Action item: Start with the first line of the records below. Output each line exactly, ending with the one that contains "genus: Alcelaphus".

Supplied entries START

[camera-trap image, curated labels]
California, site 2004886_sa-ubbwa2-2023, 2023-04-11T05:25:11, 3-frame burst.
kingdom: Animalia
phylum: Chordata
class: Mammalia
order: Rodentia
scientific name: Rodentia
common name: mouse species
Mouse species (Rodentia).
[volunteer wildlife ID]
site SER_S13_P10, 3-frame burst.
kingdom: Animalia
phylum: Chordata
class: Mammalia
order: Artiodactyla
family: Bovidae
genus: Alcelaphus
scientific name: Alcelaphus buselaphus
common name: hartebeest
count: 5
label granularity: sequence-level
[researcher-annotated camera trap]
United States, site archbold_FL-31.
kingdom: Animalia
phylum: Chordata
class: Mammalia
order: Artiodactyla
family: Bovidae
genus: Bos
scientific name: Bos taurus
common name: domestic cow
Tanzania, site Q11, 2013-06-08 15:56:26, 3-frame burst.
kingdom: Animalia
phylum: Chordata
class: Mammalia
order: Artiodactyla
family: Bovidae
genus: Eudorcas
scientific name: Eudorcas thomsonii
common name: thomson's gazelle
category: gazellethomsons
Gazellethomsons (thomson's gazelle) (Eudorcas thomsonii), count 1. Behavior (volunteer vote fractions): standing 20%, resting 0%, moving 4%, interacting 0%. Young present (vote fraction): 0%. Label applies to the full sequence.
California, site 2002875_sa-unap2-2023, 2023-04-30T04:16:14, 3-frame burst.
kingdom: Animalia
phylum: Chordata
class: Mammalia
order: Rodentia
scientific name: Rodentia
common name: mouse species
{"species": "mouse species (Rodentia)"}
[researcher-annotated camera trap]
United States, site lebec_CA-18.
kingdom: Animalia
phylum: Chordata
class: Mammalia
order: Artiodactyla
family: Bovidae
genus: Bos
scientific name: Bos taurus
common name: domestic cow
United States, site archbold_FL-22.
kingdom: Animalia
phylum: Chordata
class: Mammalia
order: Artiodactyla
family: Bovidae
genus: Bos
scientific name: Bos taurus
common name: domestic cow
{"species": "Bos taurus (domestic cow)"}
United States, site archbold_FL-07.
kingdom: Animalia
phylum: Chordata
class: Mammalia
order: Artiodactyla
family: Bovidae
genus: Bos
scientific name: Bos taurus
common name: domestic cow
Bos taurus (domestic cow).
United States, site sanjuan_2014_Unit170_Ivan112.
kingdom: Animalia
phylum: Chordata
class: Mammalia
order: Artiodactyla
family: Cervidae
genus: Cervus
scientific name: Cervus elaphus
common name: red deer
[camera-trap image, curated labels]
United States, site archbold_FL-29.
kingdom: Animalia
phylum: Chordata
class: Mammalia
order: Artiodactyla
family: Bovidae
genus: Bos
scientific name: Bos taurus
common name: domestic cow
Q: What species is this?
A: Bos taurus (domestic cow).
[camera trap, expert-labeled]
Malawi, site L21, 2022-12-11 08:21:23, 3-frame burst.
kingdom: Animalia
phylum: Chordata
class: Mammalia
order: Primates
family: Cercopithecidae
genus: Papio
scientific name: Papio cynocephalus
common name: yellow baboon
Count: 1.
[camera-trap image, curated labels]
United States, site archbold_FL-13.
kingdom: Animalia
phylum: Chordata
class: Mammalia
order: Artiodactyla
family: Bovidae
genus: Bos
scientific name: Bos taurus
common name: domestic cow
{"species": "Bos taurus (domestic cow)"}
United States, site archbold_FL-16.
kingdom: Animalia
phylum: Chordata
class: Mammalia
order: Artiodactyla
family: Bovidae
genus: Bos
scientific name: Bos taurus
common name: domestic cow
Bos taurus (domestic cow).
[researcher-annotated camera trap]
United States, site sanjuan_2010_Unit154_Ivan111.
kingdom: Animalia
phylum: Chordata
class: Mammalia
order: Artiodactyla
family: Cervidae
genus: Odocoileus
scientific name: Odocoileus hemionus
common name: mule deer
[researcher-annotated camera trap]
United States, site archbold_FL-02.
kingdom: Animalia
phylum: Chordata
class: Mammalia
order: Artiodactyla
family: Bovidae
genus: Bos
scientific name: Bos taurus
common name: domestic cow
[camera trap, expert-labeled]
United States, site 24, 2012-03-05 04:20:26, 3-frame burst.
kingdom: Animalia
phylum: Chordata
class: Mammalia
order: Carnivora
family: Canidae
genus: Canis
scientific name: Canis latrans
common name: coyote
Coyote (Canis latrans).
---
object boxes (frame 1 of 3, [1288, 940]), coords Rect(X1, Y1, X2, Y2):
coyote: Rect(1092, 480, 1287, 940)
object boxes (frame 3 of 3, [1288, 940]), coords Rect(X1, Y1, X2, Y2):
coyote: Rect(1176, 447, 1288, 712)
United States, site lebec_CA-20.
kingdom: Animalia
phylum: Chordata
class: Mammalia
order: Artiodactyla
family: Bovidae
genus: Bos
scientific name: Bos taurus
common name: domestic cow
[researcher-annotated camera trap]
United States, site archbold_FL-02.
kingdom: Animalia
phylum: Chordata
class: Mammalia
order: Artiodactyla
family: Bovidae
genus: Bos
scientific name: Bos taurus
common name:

Supplied entries END

Task solution:
[camera-trap image, curated labels]
California, site 2004886_sa-ubbwa2-2023, 2023-04-11T05:25:11, 3-frame burst.
kingdom: Animalia
phylum: Chordata
class: Mammalia
order: Rodentia
scientific name: Rodentia
common name: mouse species
Mouse species (Rodentia).
[volunteer wildlife ID]
site SER_S13_P10, 3-frame burst.
kingdom: Animalia
phylum: Chordata
class: Mammalia
order: Artiodactyla
family: Bovidae
genus: Alcelaphus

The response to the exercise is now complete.